►
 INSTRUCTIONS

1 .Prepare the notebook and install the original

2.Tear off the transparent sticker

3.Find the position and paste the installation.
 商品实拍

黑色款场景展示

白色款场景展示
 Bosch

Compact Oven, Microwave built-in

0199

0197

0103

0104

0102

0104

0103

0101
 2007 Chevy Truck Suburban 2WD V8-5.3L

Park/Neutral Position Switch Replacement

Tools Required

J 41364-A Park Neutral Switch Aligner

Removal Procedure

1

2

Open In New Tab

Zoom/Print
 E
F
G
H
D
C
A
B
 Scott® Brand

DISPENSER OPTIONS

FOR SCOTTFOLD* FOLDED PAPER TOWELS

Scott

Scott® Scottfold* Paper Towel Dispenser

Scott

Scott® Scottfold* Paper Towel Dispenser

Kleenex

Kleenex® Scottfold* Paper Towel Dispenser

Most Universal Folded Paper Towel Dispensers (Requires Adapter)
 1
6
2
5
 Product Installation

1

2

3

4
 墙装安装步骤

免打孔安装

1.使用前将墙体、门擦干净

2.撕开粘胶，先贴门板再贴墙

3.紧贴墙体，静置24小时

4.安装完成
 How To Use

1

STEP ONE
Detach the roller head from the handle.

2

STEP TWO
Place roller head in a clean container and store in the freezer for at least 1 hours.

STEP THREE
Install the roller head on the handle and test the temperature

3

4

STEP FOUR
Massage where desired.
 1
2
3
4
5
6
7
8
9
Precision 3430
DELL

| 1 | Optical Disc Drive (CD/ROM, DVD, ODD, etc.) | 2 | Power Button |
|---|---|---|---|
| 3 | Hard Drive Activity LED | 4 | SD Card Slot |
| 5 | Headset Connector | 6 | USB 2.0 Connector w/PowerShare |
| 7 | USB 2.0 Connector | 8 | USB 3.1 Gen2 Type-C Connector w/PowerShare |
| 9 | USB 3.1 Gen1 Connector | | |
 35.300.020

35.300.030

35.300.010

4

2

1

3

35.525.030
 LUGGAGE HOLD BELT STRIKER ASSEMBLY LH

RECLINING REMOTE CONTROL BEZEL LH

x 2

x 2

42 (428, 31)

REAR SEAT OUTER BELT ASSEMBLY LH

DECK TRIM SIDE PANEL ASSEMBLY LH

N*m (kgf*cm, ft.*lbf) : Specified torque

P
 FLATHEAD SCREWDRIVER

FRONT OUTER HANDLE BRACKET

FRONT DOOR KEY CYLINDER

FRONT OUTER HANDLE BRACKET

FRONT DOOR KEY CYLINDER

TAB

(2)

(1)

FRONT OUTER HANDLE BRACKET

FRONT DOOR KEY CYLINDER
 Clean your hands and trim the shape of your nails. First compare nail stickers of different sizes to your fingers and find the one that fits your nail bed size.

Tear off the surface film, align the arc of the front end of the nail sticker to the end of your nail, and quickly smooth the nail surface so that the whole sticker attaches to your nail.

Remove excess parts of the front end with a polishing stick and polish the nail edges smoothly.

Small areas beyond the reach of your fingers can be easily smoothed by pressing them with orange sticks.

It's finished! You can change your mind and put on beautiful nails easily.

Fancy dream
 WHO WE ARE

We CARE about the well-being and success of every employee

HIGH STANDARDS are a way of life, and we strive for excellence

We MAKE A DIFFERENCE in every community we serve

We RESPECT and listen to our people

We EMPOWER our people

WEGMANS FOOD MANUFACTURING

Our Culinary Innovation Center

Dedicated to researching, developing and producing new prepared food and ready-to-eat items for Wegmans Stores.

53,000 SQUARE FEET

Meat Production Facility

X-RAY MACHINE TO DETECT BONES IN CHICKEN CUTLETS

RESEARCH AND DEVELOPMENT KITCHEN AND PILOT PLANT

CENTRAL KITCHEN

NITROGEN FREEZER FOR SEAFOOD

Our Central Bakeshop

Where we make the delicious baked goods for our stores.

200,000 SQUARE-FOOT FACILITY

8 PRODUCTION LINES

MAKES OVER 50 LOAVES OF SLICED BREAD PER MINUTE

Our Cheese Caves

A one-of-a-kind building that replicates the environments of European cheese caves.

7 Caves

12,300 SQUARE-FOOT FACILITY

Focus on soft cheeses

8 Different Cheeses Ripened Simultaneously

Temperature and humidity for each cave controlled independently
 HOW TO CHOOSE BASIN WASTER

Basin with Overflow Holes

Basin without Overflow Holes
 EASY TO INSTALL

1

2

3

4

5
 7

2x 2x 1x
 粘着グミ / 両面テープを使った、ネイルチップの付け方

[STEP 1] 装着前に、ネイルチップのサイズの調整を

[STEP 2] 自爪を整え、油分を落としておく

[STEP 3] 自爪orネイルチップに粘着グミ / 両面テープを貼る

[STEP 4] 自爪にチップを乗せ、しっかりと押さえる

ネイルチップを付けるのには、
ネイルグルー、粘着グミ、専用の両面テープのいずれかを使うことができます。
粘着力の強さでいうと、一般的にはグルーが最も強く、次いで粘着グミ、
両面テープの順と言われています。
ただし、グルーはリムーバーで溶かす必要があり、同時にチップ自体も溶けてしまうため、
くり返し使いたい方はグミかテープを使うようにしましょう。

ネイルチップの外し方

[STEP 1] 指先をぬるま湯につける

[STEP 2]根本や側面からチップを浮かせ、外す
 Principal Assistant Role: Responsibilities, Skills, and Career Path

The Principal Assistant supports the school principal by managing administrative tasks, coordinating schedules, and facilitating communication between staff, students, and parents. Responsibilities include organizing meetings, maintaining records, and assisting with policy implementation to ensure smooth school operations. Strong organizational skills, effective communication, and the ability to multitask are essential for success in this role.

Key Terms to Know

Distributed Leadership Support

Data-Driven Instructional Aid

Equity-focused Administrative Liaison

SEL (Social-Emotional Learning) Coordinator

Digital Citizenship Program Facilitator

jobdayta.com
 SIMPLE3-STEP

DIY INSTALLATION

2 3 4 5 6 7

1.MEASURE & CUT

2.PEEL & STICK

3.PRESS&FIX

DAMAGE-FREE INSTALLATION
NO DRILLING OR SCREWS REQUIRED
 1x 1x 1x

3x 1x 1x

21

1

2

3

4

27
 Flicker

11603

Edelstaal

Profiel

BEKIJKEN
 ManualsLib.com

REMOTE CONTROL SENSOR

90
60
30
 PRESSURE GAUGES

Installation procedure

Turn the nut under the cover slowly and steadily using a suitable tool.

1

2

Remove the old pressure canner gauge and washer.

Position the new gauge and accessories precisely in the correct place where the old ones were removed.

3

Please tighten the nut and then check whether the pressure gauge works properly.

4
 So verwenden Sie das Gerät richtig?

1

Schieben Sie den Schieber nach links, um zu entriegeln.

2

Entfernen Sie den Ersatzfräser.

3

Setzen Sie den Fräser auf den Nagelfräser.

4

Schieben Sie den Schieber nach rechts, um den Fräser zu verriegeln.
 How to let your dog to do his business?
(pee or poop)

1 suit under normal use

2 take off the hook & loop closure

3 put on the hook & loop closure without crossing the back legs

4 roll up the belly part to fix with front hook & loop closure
◄
The data above should be copied exactly, with no line omitted.

- **Output of the exercise**:
 INSTRUCTIONS

1 .Prepare the notebook and install the original

2.Tear off the transparent sticker

3.Find the position and paste the installation.
 商品实拍

黑色款场景展示

白色款场景展示
 Bosch

Compact Oven, Microwave built-in

0199

0197

0103

0104

0102

0104

0103

0101
 2007 Chevy Truck Suburban 2WD V8-5.3L

Park/Neutral Position Switch Replacement

Tools Required

J 41364-A Park Neutral Switch Aligner

Removal Procedure

1

2

Open In New Tab

Zoom/Print
 E
F
G
H
D
C
A
B
 Scott® Brand

DISPENSER OPTIONS

FOR SCOTTFOLD* FOLDED PAPER TOWELS

Scott

Scott® Scottfold* Paper Towel Dispenser

Scott

Scott® Scottfold* Paper Towel Dispenser

Kleenex

Kleenex® Scottfold* Paper Towel Dispenser

Most Universal Folded Paper Towel Dispensers (Requires Adapter)
 1
6
2
5
 Product Installation

1

2

3

4
 墙装安装步骤

免打孔安装

1.使用前将墙体、门擦干净

2.撕开粘胶，先贴门板再贴墙

3.紧贴墙体，静置24小时

4.安装完成
 How To Use

1

STEP ONE
Detach the roller head from the handle.

2

STEP TWO
Place roller head in a clean container and store in the freezer for at least 1 hours.

STEP THREE
Install the roller head on the handle and test the temperature

3

4

STEP FOUR
Massage where desired.
 1
2
3
4
5
6
7
8
9
Precision 3430
DELL

| 1 | Optical Disc Drive (CD/ROM, DVD, ODD, etc.) | 2 | Power Button |
|---|---|---|---|
| 3 | Hard Drive Activity LED | 4 | SD Card Slot |
| 5 | Headset Connector | 6 | USB 2.0 Connector w/PowerShare |
| 7 | USB 2.0 Connector | 8 | USB 3.1 Gen2 Type-C Connector w/PowerShare |
| 9 | USB 3.1 Gen1 Connector | | |
 35.300.020

35.300.030

35.300.010

4

2

1

3

35.525.030
 LUGGAGE HOLD BELT STRIKER ASSEMBLY LH

RECLINING REMOTE CONTROL BEZEL LH

x 2

x 2

42 (428, 31)

REAR SEAT OUTER BELT ASSEMBLY LH

DECK TRIM SIDE PANEL ASSEMBLY LH

N*m (kgf*cm, ft.*lbf) : Specified torque

P
 FLATHEAD SCREWDRIVER

FRONT OUTER HANDLE BRACKET

FRONT DOOR KEY CYLINDER

FRONT OUTER HANDLE BRACKET

FRONT DOOR KEY CYLINDER

TAB

(2)

(1)

FRONT OUTER HANDLE BRACKET

FRONT DOOR KEY CYLINDER
 Clean your hands and trim the shape of your nails. First compare nail stickers of different sizes to your fingers and find the one that fits your nail bed size.

Tear off the surface film, align the arc of the front end of the nail sticker to the end of your nail, and quickly smooth the nail surface so that the whole sticker attaches to your nail.

Remove excess parts of the front end with a polishing stick and polish the nail edges smoothly.

Small areas beyond the reach of your fingers can be easily smoothed by pressing them with orange sticks.

It's finished! You can change your mind and put on beautiful nails easily.

Fancy dream
 WHO WE ARE

We CARE about the well-being and success of every employee

HIGH STANDARDS are a way of life, and we strive for excellence

We MAKE A DIFFERENCE in every community we serve

We RESPECT and listen to our people

We EMPOWER our people

WEGMANS FOOD MANUFACTURING

Our Culinary Innovation Center

Dedicated to researching, developing and producing new prepared food and ready-to-eat items for Wegmans Stores.

53,000 SQUARE FEET

Meat Production Facility

X-RAY MACHINE TO DETECT BONES IN CHICKEN CUTLETS

RESEARCH AND DEVELOPMENT KITCHEN AND PILOT PLANT

CENTRAL KITCHEN

NITROGEN FREEZER FOR SEAFOOD

Our Central Bakeshop

Where we make the delicious baked goods for our stores.

200,000 SQUARE-FOOT FACILITY

8 PRODUCTION LINES

MAKES OVER 50 LOAVES OF SLICED BREAD PER MINUTE

Our Cheese Caves

A one-of-a-kind building that replicates the environments of European cheese caves.

7 Caves

12,300 SQUARE-FOOT FACILITY

Focus on soft cheeses

8 Different Cheeses Ripened Simultaneously

Temperature and humidity for each cave controlled independently
 HOW TO CHOOSE BASIN WASTER

Basin with Overflow Holes

Basin without Overflow Holes
 EASY TO INSTALL

1

2

3

4

5
 7

2x 2x 1x
 粘着グミ / 両面テープを使った、ネイルチップの付け方

[STEP 1] 装着前に、ネイルチップのサイズの調整を

[STEP 2] 自爪を整え、油分を落としておく

[STEP 3] 自爪orネイルチップに粘着グミ / 両面テープを貼る

[STEP 4] 自爪にチップを乗せ、しっかりと押さえる

ネイルチップを付けるのには、
ネイルグルー、粘着グミ、専用の両面テープのいずれかを使うことができます。
粘着力の強さでいうと、一般的にはグルーが最も強く、次いで粘着グミ、
両面テープの順と言われています。
ただし、グルーはリムーバーで溶かす必要があり、同時にチップ自体も溶けてしまうため、
くり返し使いたい方はグミかテープを使うようにしましょう。

ネイルチップの外し方

[STEP 1] 指先をぬるま湯につける

[STEP 2]根本や側面からチップを浮かせ、外す
 Principal Assistant Role: Responsibilities, Skills, and Career Path

The Principal Assistant supports the school principal by managing administrative tasks, coordinating schedules, and facilitating communication between staff, students, and parents. Responsibilities include organizing meetings, maintaining records, and assisting with policy implementation to ensure smooth school operations. Strong organizational skills, effective communication, and the ability to multitask are essential for success in this role.

Key Terms to Know

Distributed Leadership Support

Data-Driven Instructional Aid

Equity-focused Administrative Liaison

SEL (Social-Emotional Learning) Coordinator

Digital Citizenship Program Facilitator

jobdayta.com
 SIMPLE3-STEP

DIY INSTALLATION

2 3 4 5 6 7

1.MEASURE & CUT

2.PEEL & STICK

3.PRESS&FIX

DAMAGE-FREE INSTALLATION
NO DRILLING OR SCREWS REQUIRED
 1x 1x 1x

3x 1x 1x

21

1

2

3

4

27
 Flicker

11603

Edelstaal

Profiel

BEKIJKEN
 ManualsLib.com

REMOTE CONTROL SENSOR

90
60
30
 PRESSURE GAUGES

Installation procedure

Turn the nut under the cover slowly and steadily using a suitable tool.

1

2

Remove the old pressure canner gauge and washer.

Position the new gauge and accessories precisely in the correct place where the old ones were removed.

3

Please tighten the nut and then check whether the pressure gauge works properly.

4
 So verwenden Sie das Gerät richtig?

1

Schieben Sie den Schieber nach links, um zu entriegeln.

2

Entfernen Sie den Ersatzfräser.

3

Setzen Sie den Fräser auf den Nagelfräser.

4

Schieben Sie den Schieber nach rechts, um den Fräser zu verriegeln.
 How to let your dog to do his business?
(pee or poop)

1 suit under normal use

2 take off the hook & loop closure

3 put on the hook & loop closure without crossing the back legs

4 roll up the belly part to fix with front hook & loop closure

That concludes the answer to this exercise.